10 powodów, dla których krosfit nie jest dla ciebie!
W nienawiści jest strach. – Fryderyk Nietzsche
Jako dziecko przerażało mnie wszystko co nieznane, moja strategia była więc prosta i całkiem logiczna jak na pięciolatkę: jeśli coś przeraża, to tego unikam. Na krótką chwilę może i było to skuteczne, jednak w szerszej perspektywie prowadziło donikąd. Po pewnym czasie (całkiem długim) przekonałam się, że nie zawsze najlepszym rozwiązaniem jest unik, czasem trzeba podjąć walkę, o coś więcej niż tylko przeciętność.
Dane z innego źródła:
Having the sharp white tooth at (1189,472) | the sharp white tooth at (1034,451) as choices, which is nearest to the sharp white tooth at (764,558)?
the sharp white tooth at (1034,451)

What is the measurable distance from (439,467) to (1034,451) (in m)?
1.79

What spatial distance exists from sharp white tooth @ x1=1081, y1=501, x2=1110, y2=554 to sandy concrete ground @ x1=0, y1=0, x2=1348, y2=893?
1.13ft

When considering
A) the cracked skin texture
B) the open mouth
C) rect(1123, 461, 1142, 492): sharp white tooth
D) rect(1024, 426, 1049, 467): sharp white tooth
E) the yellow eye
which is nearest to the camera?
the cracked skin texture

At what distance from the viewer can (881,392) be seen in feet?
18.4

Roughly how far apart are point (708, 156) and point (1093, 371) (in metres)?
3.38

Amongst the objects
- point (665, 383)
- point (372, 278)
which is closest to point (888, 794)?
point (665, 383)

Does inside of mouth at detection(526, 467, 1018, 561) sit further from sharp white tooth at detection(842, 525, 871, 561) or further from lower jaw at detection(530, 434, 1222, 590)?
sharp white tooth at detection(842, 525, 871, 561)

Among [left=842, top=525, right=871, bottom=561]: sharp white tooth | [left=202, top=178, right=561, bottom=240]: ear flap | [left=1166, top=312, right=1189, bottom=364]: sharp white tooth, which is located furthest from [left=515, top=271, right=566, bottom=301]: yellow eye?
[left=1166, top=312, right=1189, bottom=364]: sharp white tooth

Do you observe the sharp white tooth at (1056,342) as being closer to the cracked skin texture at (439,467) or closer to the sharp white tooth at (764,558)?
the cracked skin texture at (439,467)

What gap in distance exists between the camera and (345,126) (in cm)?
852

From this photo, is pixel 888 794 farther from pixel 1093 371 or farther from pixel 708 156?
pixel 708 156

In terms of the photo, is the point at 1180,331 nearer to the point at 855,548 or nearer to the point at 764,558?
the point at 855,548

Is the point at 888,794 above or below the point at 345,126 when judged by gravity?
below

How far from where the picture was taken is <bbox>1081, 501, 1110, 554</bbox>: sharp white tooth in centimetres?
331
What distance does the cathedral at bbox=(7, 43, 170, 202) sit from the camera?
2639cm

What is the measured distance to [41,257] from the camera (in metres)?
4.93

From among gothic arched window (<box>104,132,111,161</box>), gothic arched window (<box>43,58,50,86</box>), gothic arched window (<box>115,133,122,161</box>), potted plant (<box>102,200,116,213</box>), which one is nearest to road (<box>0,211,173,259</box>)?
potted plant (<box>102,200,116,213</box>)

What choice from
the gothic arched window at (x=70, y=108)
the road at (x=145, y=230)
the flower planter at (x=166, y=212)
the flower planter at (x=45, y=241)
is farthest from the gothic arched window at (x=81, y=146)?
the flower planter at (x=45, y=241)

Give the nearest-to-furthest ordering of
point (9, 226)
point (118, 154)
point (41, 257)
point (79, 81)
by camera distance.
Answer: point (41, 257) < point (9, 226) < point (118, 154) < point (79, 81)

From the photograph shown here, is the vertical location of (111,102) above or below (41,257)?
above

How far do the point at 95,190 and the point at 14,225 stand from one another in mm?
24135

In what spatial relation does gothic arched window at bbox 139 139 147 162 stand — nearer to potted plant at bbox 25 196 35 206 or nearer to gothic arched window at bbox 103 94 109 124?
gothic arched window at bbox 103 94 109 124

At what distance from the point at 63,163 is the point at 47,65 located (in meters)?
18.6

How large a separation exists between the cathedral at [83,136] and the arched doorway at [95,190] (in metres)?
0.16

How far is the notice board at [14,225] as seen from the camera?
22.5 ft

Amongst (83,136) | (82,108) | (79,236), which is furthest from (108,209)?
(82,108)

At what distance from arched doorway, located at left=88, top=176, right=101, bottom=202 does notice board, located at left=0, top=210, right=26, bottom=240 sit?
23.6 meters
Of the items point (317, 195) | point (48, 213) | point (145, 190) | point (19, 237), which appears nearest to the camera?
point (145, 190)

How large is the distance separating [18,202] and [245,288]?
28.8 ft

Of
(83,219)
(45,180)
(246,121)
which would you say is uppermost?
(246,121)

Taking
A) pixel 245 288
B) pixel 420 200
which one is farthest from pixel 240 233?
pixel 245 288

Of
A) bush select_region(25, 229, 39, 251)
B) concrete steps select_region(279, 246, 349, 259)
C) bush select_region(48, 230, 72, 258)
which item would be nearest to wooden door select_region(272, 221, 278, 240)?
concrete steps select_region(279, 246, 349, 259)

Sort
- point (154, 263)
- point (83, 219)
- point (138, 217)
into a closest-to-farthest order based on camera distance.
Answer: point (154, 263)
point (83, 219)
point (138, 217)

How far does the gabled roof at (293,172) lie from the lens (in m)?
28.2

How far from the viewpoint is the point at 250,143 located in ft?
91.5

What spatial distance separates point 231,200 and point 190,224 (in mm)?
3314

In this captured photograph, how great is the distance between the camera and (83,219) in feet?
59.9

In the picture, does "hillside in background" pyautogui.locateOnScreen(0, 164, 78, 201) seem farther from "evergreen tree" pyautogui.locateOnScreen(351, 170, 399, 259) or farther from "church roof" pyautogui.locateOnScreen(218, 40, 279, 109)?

Wspomniałam o strachu, bo po części to on stanowi podłoże dla kwestii, którą poruszę. Zacznę może tak: jako przedstawicielka prężnie rozwijającej się organizacji, o charakterze mocno sekciarskim, która wszelkimi siłami usiłuje opanować świat, szerząc propagandę zdrowego stylu życia i katorżniczych ćwiczeń (czyt. krosfit), wypełniam comiesięczną misję, znaną pod nazwą: “Dzień bez głoszenia idei mistrza Glassmana, jest dniem straconym”. W związku z doświadczeniami ostatnich miesięcy czuję potrzebę podzielenia się moim bólem. Temat, który poruszę jest dobrze znany i bliski każdemu, kto trochę w boksie przesiedział i swoje przeżył.
Zagubione owieczki
Coraz częściej spotykam na swojej drodze osoby – takie zagubione owieczki, które to z lekkim wahaniem i wyczuwalnym przerażeniem w głosie, dopytują się o krosfit, wygląda to mniej więcej tak:
-A ty nadal chodzisz na ten krosfit? – Tutaj czasami udaje mi się odpowiedzieć, czasami nie – słyszałam, że to bardzo ciężkie zajęcia (czyt. niebezpieczne jak przeprawa przez rzekę pełną piranii). Nawet myślałam, żeby spróbować, ale w porę znalazły się osoby, które mnie od tego odwiodły.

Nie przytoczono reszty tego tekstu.